1  Introduction

The Marine Sensitivity Toolkit (MST) is a cloud-native system developed for BOEM (Bureau of Ocean Energy Management) to assess the sensitivity of marine species to offshore energy development, whether oil & gas or wind. The Outer Continental Shelf Lands Act (OCSLA), Section 18(a)(2)(G), mandates that BOEM consider “the relative environmental sensitivity and marine productivity of different areas of the OCS” when planning the timing and location of offshore energy activities. The MST operationalizes this mandate by combining the best available species distribution data with extinction risk assessments to map areas of the ocean that are most sensitive to human activities.

The MST marks a significant advancement over prior RESA methodologies (Morandi et al. 2018). Earlier approaches often relied on aggregated data from a limited set of broad species groups and surrogate species, lacking spatially explicit information for individual organisms. As a result, previous assessments were typically coarse and areawide, frequently missing critical ecological variation and fine-scale patterns across the OCS. In contrast, the MST uses a high-resolution 0.05° grid (~4 km per cell) on a species level to capture fine-scale conservation concerns and ecological patterns across US waters.

The current system integrates 9,819 valid marine species across 7 source datasets, mapped at 0.05° resolution (~4 km cells) across 20 BOEM Program Areas spanning US waters. Species distributions are weighted by extinction risk scores that incorporate protections under the Endangered Species Act (ESA), Marine Mammal Protection Act (MMPA), and Migratory Bird Treaty Act (MBTA), as well as IUCN Red List assessments. The merged distribution of sensitivity per species is masked to expert ranges where available, so suitable habitat is not included outside known ranges.

This is a process, not a product. Information is imperfect, especially given the large expanse of US waters. Distributions and abundance of species change, modified increasingly by climate change and human activities. Knowledge on species sensitivities continues to expand with more research. Methods for both modeling and distributing this information continue to improve. In alignment with Executive Order 14303, we aim to provide a transparent and reproducible process that can be regularly updated as new data and methods become available.

1.1 Overview

The MST analytical pipeline proceeds through the following stages (Figure 1.1):

  1. Data Sources: 7 source datasets of species distributions (AquaMaps SDM, NMFS Core Area, NMFS Critical Habitat, FWS Critical Habitat, FWS Range, BirdLife Range, IUCN Range)
  2. Taxonomy Matching: species names reconciled across WoRMS, GBIF, ITIS, IUCN, and BirdLife taxonomic authorities
  3. Model Merging: per-species models merged by taking the MAX suitability across datasets, constrained by IUCN/Critical Habitat spatial masks, with MMPA/MBTA spatial floors
  4. Cell Scoring: extinction risk weighted by species presence, summed by species category (bird, coral, fish, invertebrate, mammal, reptile/turtle)
  5. Ecoregional Rescaling: scores normalized to [0–100%] within each BOEM ecoregion for meaningful cross-region comparison
  6. Zone Aggregation: area-weighted averages to program areas, subregions, and ecoregions
  7. Visualization: interactive flower plots, treemaps, and map applications

Figure 1.1: Flowchart of the MST analytical pipeline: from source datasets and taxonomic matching through model merging, scoring, and visualization.
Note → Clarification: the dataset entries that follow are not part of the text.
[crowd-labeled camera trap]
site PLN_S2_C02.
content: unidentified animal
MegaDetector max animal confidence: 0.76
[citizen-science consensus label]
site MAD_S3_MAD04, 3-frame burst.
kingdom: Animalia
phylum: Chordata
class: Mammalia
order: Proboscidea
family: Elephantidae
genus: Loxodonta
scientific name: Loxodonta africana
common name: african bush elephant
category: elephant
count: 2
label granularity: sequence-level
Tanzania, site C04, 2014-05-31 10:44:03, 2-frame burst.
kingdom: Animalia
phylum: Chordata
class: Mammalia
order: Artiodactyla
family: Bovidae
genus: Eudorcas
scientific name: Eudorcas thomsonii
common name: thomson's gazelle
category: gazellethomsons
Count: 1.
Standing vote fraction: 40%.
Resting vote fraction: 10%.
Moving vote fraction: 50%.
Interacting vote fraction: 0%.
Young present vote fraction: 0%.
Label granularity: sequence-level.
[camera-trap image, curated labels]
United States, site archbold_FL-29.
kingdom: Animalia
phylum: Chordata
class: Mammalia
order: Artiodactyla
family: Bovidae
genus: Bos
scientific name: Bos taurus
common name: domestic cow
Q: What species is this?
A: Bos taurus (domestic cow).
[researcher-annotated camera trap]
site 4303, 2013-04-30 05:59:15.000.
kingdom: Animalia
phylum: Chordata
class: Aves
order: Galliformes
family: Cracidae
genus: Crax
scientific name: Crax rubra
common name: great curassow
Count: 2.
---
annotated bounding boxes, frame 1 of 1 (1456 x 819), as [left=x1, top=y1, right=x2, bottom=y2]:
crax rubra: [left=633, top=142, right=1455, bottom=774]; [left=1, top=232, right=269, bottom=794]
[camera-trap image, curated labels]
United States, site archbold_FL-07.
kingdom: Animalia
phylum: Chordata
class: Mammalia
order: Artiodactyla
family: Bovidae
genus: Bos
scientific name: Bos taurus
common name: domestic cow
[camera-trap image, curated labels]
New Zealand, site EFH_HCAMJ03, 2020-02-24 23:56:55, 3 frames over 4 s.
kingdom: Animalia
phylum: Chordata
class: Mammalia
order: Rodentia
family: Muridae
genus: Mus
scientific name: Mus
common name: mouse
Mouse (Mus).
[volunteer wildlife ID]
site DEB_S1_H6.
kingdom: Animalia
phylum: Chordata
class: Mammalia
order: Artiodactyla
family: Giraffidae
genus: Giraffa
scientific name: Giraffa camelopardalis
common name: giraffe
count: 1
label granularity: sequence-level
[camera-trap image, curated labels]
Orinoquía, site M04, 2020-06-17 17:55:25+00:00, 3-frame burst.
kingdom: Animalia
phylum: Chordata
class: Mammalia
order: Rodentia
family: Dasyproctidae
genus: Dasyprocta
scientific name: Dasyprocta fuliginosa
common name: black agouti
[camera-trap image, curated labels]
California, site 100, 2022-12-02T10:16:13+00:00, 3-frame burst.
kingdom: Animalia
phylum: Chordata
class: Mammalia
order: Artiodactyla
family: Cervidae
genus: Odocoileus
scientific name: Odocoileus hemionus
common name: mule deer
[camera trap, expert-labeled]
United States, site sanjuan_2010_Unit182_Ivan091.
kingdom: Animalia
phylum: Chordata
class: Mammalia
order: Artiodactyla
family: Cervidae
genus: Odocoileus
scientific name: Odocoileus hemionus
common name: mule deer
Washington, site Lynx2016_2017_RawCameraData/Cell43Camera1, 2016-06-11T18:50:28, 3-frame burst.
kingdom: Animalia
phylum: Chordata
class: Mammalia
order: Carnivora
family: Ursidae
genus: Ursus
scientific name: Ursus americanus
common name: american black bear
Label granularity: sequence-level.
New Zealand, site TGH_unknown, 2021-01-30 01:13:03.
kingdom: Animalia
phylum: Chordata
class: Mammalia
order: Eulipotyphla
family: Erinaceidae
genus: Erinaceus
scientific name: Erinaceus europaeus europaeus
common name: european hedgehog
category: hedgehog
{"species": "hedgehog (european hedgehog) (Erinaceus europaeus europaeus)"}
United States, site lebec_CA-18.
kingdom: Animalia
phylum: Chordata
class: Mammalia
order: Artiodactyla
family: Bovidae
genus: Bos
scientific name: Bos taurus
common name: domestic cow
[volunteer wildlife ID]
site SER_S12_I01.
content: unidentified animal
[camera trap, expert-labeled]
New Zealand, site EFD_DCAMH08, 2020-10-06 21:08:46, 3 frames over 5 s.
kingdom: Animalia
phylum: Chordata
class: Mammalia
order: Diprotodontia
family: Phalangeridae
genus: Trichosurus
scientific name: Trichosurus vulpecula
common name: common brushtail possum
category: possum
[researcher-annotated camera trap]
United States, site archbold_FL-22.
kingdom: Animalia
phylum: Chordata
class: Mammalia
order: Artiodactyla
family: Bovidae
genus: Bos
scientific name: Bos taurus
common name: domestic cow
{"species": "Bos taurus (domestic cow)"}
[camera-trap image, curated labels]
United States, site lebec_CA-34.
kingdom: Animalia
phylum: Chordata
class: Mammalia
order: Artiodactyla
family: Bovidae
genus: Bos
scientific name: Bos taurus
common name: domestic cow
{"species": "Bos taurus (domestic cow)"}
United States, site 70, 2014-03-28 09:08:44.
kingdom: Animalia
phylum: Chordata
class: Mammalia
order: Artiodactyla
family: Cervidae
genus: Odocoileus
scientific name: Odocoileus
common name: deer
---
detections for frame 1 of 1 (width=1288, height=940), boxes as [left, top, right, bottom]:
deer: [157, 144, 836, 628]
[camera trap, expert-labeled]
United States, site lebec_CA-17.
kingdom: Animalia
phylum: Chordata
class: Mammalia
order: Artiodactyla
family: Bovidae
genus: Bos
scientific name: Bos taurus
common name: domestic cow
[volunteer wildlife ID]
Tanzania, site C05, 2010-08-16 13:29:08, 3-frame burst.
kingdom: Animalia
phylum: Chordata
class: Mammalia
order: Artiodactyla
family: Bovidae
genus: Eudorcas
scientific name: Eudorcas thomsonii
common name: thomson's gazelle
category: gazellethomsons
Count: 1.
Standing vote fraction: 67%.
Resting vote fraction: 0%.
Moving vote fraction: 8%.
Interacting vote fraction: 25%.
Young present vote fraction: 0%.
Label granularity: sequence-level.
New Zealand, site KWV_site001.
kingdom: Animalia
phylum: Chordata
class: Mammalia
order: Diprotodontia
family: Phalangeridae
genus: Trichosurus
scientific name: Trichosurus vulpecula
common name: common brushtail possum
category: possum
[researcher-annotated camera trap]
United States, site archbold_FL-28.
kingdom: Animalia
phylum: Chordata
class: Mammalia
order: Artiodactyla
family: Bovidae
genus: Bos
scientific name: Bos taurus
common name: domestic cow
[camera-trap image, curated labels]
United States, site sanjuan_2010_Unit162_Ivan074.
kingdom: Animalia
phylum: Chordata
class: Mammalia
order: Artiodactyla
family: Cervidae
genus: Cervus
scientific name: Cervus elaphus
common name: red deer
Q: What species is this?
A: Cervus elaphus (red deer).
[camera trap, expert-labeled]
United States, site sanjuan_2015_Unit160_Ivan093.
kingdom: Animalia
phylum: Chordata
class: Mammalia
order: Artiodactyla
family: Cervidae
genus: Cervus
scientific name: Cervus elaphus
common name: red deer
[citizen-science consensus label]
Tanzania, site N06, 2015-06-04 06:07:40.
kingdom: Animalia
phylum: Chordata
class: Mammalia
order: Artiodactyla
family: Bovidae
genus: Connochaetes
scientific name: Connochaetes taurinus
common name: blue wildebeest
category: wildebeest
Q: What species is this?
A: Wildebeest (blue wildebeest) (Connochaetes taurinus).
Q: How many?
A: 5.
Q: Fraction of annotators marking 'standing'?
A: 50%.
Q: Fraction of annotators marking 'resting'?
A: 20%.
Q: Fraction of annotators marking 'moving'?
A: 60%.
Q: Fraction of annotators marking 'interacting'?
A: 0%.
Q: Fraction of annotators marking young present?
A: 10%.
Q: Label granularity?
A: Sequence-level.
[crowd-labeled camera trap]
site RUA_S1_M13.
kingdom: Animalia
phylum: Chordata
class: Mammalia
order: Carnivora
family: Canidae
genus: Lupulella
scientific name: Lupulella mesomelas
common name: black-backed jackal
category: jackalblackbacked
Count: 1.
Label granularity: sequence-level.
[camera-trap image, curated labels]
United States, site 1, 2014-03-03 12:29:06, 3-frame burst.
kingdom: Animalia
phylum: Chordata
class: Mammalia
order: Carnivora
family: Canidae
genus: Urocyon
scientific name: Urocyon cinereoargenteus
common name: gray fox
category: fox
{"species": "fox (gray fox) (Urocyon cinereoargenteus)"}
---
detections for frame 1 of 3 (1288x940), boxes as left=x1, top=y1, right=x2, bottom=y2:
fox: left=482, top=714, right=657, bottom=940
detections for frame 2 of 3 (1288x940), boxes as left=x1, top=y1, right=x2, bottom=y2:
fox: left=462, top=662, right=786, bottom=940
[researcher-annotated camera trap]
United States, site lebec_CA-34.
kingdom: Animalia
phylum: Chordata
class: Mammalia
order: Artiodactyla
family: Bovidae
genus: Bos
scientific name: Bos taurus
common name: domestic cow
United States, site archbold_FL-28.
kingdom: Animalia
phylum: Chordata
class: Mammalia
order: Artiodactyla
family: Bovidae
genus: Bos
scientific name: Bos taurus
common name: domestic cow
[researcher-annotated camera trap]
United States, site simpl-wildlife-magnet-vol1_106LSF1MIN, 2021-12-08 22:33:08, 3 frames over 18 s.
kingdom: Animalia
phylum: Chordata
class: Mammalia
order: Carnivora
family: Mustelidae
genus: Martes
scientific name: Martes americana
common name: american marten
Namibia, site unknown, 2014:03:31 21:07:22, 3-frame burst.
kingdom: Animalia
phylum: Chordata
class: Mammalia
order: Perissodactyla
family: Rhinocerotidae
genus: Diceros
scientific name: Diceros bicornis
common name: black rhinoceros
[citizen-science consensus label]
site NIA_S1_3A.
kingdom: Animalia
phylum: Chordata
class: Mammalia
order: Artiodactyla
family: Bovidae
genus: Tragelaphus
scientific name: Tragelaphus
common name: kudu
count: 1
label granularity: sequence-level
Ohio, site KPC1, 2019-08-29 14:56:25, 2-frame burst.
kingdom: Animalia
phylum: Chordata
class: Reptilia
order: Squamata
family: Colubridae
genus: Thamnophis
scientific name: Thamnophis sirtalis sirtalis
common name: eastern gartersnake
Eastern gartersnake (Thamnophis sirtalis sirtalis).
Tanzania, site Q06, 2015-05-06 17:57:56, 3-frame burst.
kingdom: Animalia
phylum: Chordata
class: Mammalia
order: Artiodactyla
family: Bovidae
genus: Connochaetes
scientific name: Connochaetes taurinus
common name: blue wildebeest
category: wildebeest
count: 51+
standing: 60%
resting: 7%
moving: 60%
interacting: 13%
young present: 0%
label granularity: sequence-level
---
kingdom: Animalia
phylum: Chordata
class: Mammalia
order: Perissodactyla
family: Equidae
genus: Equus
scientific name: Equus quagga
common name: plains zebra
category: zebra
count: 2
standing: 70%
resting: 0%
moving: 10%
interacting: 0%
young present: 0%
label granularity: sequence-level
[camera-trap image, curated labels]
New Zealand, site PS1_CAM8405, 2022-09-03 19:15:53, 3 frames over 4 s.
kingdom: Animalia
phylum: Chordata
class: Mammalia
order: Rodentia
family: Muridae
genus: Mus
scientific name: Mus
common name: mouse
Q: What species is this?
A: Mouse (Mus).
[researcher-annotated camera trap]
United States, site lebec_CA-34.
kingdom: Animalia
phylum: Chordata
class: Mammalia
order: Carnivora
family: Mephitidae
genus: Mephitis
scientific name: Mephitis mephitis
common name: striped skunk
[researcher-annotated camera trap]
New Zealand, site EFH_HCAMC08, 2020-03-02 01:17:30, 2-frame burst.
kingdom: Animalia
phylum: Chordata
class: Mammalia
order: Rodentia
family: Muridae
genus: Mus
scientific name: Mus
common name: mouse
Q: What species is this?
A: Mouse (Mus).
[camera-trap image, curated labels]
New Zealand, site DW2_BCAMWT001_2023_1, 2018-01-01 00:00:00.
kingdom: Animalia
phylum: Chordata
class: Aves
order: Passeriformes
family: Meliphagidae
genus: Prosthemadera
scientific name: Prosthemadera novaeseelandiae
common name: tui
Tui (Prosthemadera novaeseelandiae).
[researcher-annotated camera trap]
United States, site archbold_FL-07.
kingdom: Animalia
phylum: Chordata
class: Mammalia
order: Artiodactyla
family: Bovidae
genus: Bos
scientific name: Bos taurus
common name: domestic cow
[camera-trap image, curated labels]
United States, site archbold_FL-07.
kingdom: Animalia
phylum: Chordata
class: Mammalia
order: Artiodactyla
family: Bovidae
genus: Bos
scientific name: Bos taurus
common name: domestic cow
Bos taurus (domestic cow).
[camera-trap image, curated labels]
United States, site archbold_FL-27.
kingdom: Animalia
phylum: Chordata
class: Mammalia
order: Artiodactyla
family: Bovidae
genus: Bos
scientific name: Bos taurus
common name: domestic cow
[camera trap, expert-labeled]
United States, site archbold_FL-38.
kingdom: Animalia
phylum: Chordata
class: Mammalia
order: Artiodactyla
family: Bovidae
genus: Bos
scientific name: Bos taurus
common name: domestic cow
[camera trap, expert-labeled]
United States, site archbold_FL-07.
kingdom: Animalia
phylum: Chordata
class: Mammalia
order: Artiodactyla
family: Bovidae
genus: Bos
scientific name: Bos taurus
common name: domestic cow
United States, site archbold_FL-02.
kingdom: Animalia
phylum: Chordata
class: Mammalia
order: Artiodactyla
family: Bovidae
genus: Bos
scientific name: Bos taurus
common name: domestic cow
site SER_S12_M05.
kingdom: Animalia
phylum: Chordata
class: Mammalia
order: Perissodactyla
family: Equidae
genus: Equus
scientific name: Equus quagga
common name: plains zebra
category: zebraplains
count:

Figure 1.2 illustrates the full methodology at a glance. On the left, species distribution data flows in from 7 source datasets and 5 taxonomic authorities. In the center, models are merged per species and weighted by extinction risk scores derived from ESA, MMPA, MBTA, and IUCN regulatory frameworks. On the right, cell-level scores are rescaled within BOEM ecoregions and aggregated to program areas for visualization in the interactive mapping applications.

Figure 1.2: Overview of the Marine Sensitivity Toolkit methodology showing the integration of species distribution models, extinction risk scoring, ecoregional rescaling, and spatial aggregation into interactive visualizations.